## Begin Stored data

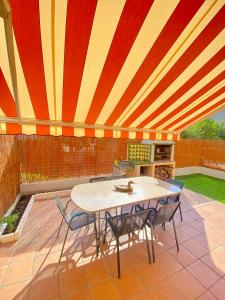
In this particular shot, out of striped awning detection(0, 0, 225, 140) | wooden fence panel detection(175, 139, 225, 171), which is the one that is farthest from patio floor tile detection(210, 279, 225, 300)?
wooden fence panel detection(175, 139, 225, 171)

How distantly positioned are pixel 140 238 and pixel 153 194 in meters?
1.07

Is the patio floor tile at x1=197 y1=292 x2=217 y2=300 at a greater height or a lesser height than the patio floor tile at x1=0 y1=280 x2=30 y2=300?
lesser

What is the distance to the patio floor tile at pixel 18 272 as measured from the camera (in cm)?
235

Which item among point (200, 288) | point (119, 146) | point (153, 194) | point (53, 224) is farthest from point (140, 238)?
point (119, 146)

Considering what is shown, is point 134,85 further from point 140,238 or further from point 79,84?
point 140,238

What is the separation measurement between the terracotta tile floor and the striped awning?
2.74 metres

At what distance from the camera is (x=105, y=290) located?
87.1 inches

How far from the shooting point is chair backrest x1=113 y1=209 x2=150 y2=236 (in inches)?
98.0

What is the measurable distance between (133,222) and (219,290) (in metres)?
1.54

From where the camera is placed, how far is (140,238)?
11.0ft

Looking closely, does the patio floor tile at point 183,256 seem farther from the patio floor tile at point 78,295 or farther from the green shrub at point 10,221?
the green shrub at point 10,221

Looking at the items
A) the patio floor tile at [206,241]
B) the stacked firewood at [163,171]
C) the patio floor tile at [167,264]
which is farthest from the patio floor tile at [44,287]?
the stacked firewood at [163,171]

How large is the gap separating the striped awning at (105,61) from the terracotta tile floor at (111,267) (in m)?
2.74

## End Stored data
## Begin Stored data

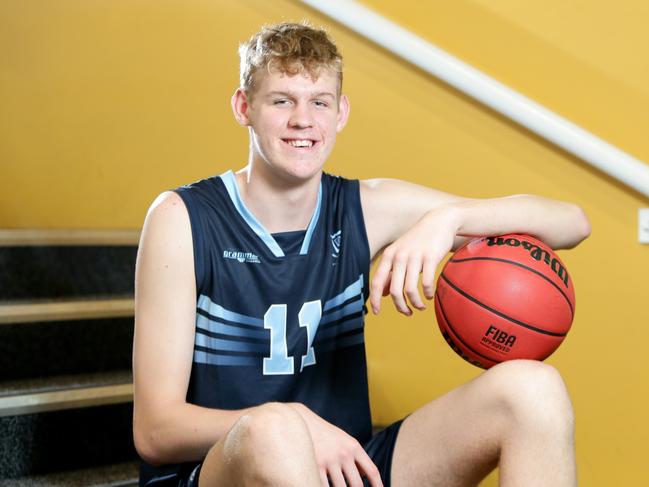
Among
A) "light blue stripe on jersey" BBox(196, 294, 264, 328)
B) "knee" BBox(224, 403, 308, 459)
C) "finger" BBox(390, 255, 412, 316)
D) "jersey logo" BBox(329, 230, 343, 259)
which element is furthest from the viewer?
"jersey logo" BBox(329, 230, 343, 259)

## End Stored data
## Begin Stored data

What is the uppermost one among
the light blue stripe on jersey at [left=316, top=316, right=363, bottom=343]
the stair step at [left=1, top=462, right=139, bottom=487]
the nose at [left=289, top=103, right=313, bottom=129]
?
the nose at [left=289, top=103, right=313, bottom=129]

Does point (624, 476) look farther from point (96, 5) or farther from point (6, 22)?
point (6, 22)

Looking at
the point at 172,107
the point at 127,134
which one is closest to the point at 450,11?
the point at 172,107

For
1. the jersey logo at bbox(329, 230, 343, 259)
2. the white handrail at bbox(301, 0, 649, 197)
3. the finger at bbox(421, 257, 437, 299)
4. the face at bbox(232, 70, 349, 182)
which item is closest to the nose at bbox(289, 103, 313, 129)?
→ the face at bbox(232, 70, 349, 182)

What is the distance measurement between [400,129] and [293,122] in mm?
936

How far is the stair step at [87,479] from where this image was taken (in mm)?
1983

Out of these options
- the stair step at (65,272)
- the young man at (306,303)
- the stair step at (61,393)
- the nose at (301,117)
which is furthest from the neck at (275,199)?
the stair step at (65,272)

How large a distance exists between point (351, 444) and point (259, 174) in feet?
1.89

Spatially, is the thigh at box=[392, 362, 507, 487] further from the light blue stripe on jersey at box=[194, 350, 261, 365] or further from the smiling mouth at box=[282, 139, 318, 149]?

## End Stored data

• Exercise aim: Report each line of the data above that contains the string "metres", treating uppercase and lowercase letters as different.

• The response:
2.74 metres
What is the measurable distance between (133,222) and (219,290) (in metres)?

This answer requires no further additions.